Photo by Nathan Rupert, distributed under NonCommercial-NoDerivs 2.0 Generic license.
Close-up of a fossa. Immature female fossa take on male traits, such as an enlarged genital bone.

A Long-Lost Bone

ByRiley Black
September 03, 2013
11 min read

I’m missing a bone. You are, too, although which bone that is depends on your anatomical sex. For me and male readers of this post, it’s the baculum – the enigmatic “penis bone” found in the members of many mammals and not us. There is nothing bony about a human boner.

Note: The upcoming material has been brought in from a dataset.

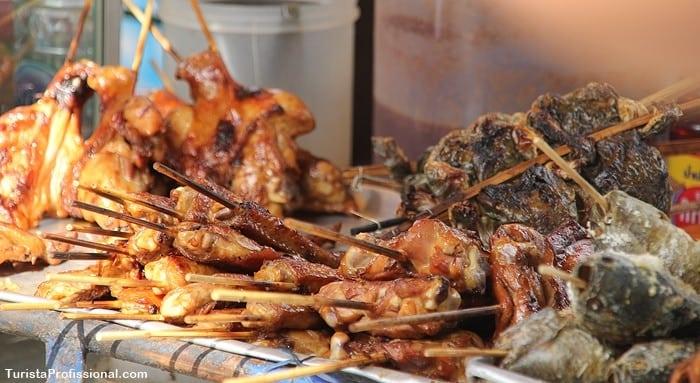 gastronomia tailandesa - Comidas da Tailândia: nas ruas tem de tudo!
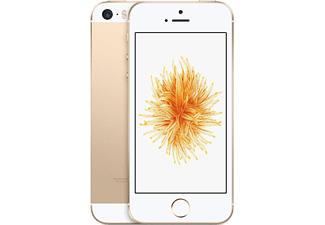 APPLE iPhone SE 128 GB - Gold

But, through the winding path of evolution, female readers are lacking their own genital ossification that’s just as mysterious and has been rarely discussed – the os clitoridis.

The os penis and os clitoridis are osteological correlates of each other. They are the same bone, but in different form in each sex. And while the os clitoridis – sometimes called by the more elegant-sounding name “baubellum” – isn’t a feature of all mammal lineages, the bone has been found in a variety of species among distantly-related beasts. In a 1954 paper in which he lamented that the peculiar bone has “been only sporadically studied”, zoologist James Layne documented that the os clitoridis has been found in a variety of rodents, carnivorans, and primates – marmots, seals, cats, bats, bears, galagos, gibbons, and more had some sort of bone beneath the clitoris.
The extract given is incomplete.